Speaker
Description
In modern machine learning applications, data matrices are always assumed to admit the signal-plus-noise structure. Typically, we assume that the spectra of signal and noise matrices are well-separated and that noise subspaces only produce a marginal influence. While these assumptions are readily verified for dense matrices via classical random matrix theory, real-world data is often sparse, posing significant theoretical challenges. We investigate the spectral properties of a matrix $X \in \mathbb{R}^{n \times m}$ with i.i.d. $\text{Bernoulli}(p)$ entries. Previous literature proved that when $np \gg \log(n)$, the singular values of $X$ almost surely remain within the compact support of the Marčenko-Pastur (MP) distribution. However, we identify a critical sparsity regime $p = b \log(n) / \sqrt{mn}$ where this classical result fails.
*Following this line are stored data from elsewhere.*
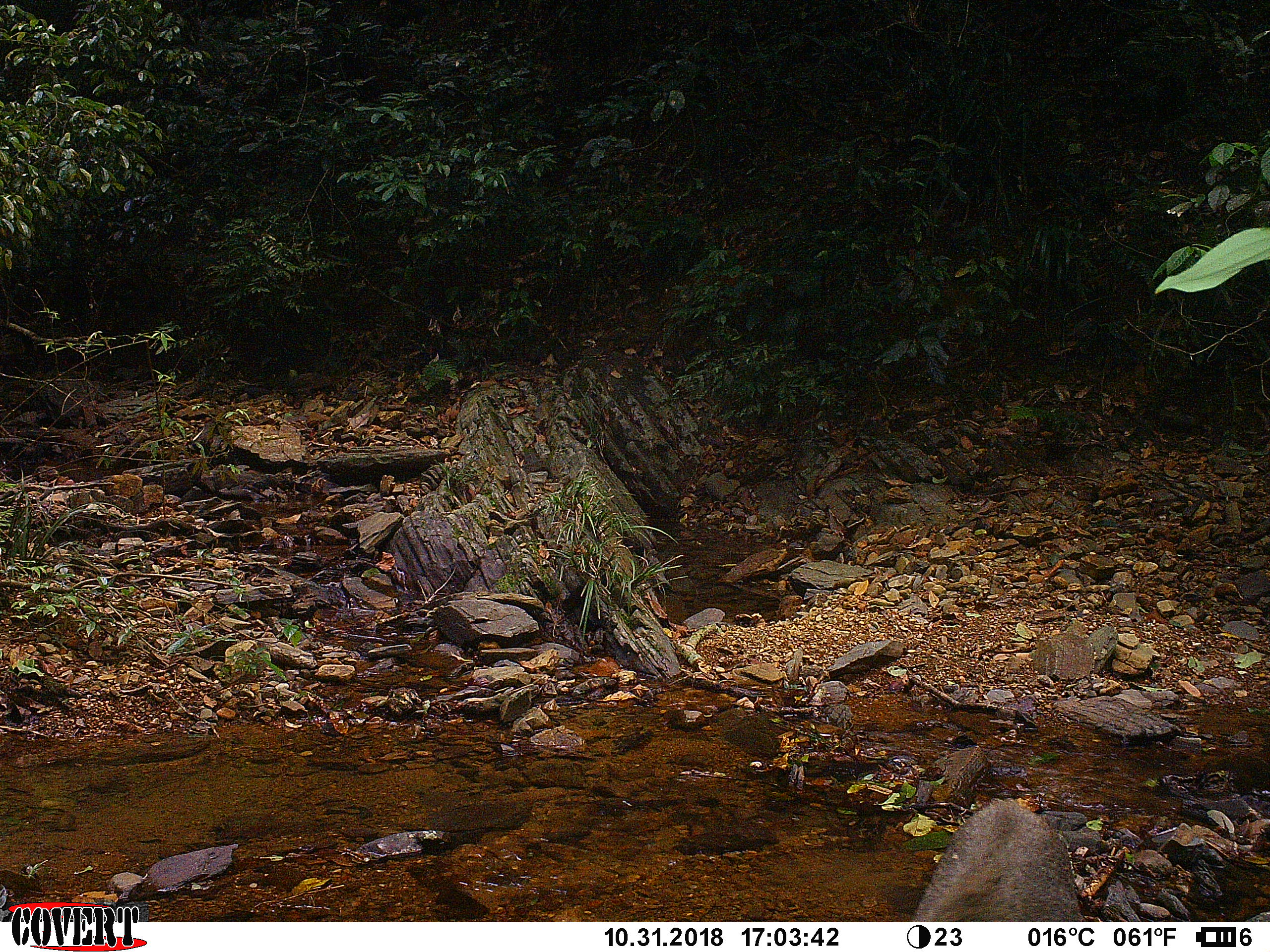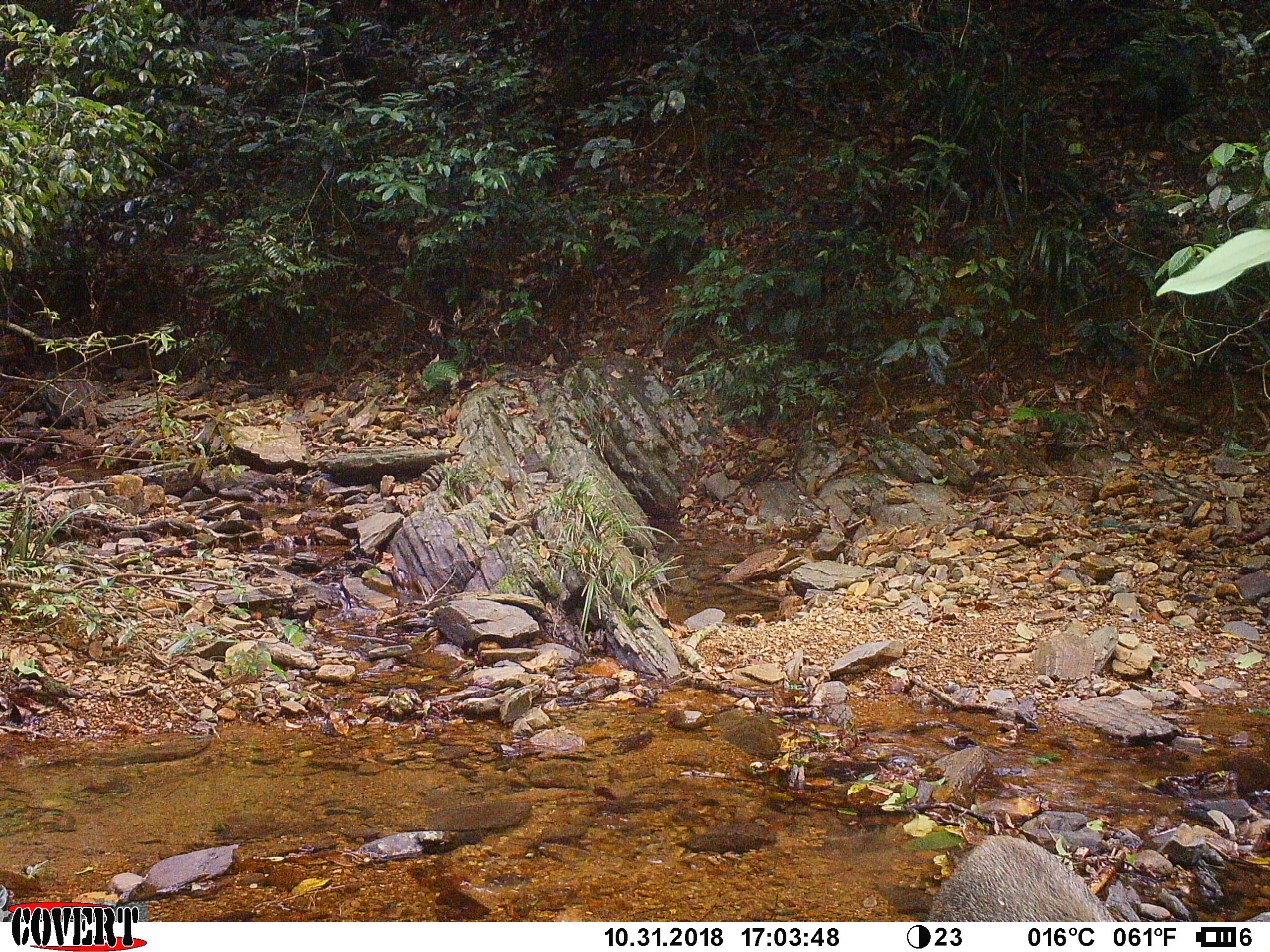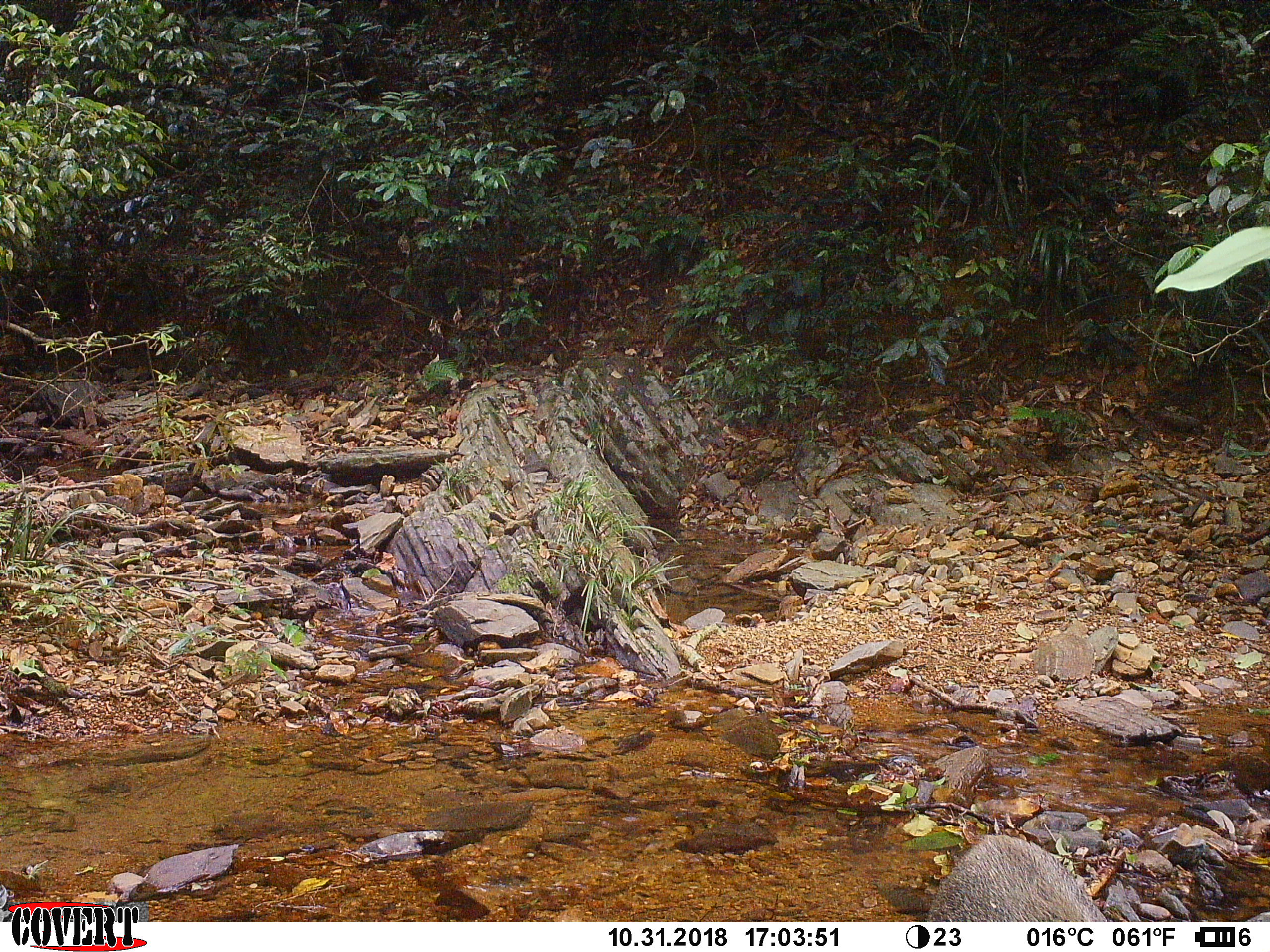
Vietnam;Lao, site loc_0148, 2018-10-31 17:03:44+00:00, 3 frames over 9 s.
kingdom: Animalia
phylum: Chordata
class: Mammalia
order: Artiodactyla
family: Suidae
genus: Sus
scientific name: Sus scrofa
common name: eurasian wild pig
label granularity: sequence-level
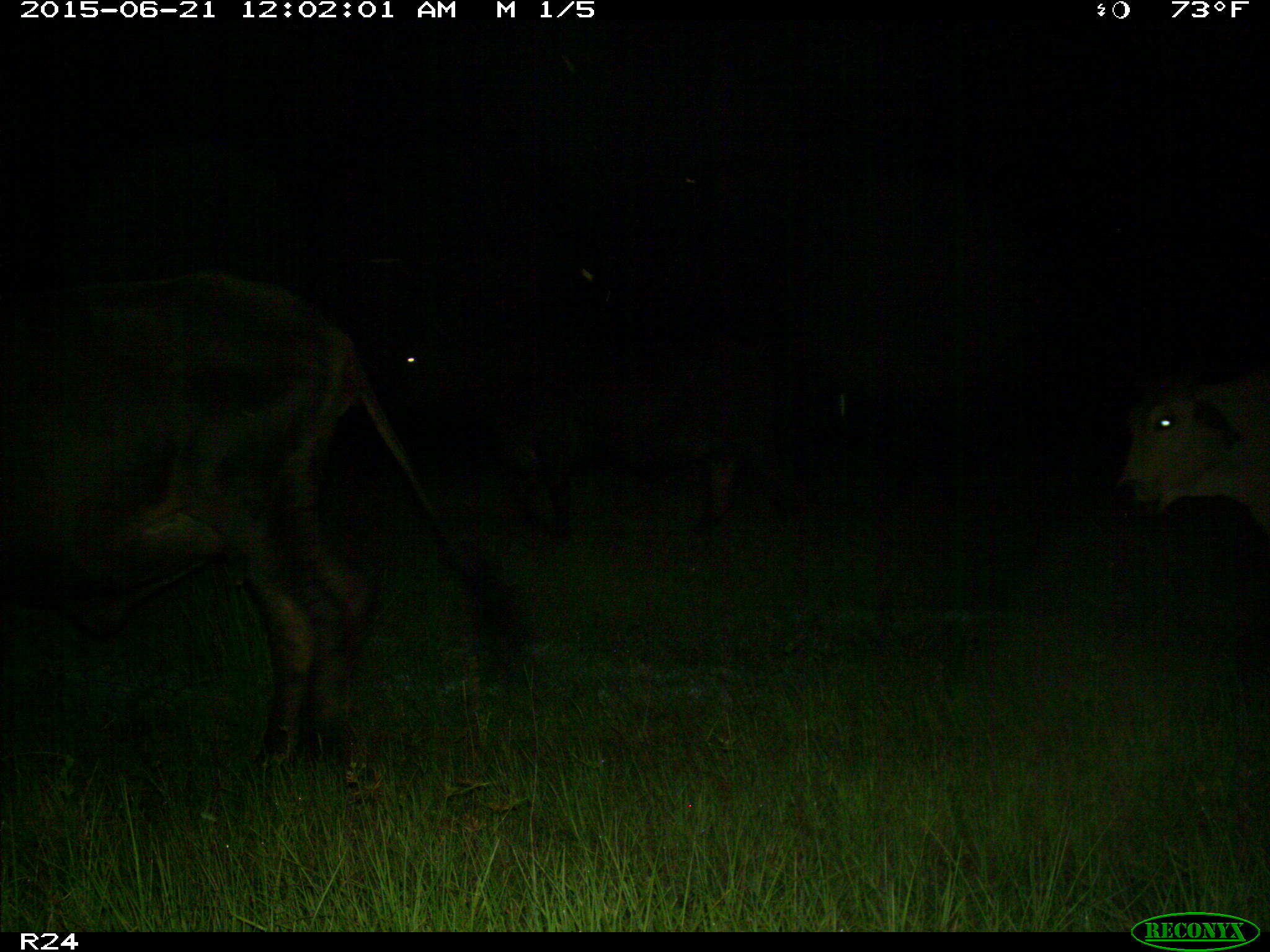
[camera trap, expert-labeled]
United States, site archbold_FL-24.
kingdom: Animalia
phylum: Chordata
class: Mammalia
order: Artiodactyla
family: Bovidae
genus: Bos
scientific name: Bos taurus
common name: domestic cow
We provide a quantitative characterization of the emergence of outlier singular values. For explicit thresholds $b_*$ and $b^*$ as functions of the aspect ratio $\gamma = n/m \ge 1$, we prove a three-phase transition: (1) for $b > b_*$, no outliers exist; (2) for $b^* < b < b_*$, outliers emerge only beyond the right edge of the MP law; and (3) for $b < b^*$, outliers appear on both sides of the bulk, all with high probability. The locations of those outliers are precisely determined by the largest and smallest degree vertices of the underlying random graph. Besides, behavior of singular vectors corresponding to bulk and edge singular values can be characterized precisely. Our approach follows the framework established by Alt, Ducatez, and Knowles (2021), which can be extended to sparse matrices with general bounded entries.